What happens, though, when the journalists cease reporting and start advocating — and, worse, when they use dishonest arguments to advance their position?  It’s a recipe for disinformation on Pravda-esque levels.  That’s why this JournoList story is so deeply upsetting.  A group of people who advertised themselves as fact purveyors were, in fact, engaging, not only in advocacy, but in dishonest advocacy.  They were lying about who they were, they were engaging in myriad falsehoods through omission, and they were actively contemplating affirmative lies to advance an agenda they publicly denied having.

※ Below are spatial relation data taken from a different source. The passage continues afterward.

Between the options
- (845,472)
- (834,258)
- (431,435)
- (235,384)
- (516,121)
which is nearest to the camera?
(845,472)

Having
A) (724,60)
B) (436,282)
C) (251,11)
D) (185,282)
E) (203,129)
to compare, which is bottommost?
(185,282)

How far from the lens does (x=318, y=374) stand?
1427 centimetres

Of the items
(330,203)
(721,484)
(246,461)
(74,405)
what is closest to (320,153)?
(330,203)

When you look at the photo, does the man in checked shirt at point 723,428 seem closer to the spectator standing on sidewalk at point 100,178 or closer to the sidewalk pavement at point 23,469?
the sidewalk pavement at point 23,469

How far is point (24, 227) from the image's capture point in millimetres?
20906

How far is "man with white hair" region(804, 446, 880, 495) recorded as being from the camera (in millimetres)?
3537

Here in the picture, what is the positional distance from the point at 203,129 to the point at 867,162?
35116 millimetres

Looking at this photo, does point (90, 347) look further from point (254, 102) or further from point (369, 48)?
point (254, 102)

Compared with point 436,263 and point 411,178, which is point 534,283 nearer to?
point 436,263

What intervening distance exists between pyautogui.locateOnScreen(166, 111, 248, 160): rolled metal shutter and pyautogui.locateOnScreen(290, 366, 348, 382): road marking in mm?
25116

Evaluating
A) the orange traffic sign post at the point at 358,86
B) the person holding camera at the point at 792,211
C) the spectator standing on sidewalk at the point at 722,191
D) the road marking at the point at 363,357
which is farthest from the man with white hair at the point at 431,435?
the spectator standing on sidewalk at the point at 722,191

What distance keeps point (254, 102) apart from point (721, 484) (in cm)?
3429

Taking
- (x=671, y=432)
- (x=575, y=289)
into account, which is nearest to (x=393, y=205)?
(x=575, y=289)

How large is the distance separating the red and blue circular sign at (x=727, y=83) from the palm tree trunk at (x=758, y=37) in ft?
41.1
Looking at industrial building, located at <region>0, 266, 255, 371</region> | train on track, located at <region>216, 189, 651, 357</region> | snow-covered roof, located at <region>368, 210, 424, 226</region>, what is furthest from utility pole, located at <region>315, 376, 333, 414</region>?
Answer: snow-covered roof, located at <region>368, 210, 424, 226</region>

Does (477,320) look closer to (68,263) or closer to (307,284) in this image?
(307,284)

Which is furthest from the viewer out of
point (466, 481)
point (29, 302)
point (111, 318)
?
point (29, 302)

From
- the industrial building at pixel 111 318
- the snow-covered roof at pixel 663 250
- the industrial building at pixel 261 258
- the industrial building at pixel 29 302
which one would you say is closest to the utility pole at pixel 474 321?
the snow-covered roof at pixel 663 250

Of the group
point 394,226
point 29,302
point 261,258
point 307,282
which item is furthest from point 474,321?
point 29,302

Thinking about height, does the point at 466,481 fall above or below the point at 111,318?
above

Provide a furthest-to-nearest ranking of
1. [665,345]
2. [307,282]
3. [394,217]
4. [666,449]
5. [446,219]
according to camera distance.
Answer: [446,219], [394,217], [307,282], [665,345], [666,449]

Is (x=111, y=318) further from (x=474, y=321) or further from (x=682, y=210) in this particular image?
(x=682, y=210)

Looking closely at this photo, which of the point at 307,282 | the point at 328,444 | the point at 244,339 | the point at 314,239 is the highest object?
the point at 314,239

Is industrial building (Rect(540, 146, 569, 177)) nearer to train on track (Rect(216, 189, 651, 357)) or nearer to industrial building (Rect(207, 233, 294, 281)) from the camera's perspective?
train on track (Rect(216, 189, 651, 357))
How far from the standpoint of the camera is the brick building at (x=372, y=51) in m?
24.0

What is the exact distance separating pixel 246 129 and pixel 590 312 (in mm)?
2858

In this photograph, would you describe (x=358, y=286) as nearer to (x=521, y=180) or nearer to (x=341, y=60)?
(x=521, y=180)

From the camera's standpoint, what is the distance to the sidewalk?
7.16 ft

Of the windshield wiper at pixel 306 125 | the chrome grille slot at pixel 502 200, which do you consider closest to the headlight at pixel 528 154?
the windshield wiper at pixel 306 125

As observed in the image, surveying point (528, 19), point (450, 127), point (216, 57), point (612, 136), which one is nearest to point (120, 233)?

Further, because these covert advocates controlled the primary instruments of communication during an election, no opposing point of view made its way through to their audience.  Sure, we in the blogosphere knew what was going on.  The problem is that we’re still a minority.  People who are not internet news junkies, but who actually thought the the New York Times reported, not just “all the news that’s fit to print,” but also all the honest, non-advocacy news that’s fit to print, accepted these ostensibly factual “news” stories as the truth, the whole truth, and nothing but the truth.

What’s just as disturbing is that, two years out from a year in which the media ran one of the most dishonest election campaigns ever, nothing has changed.  A media that advertises itself to America as reporting “just the facts,” ignored the New Black Panther story, lied about alleged racism in the Tea Parties and, amusingly, to date has still not managed to report about the JournoList story.

All of which proves, I guess, that there are lies, “dam” lies, and JournoLists.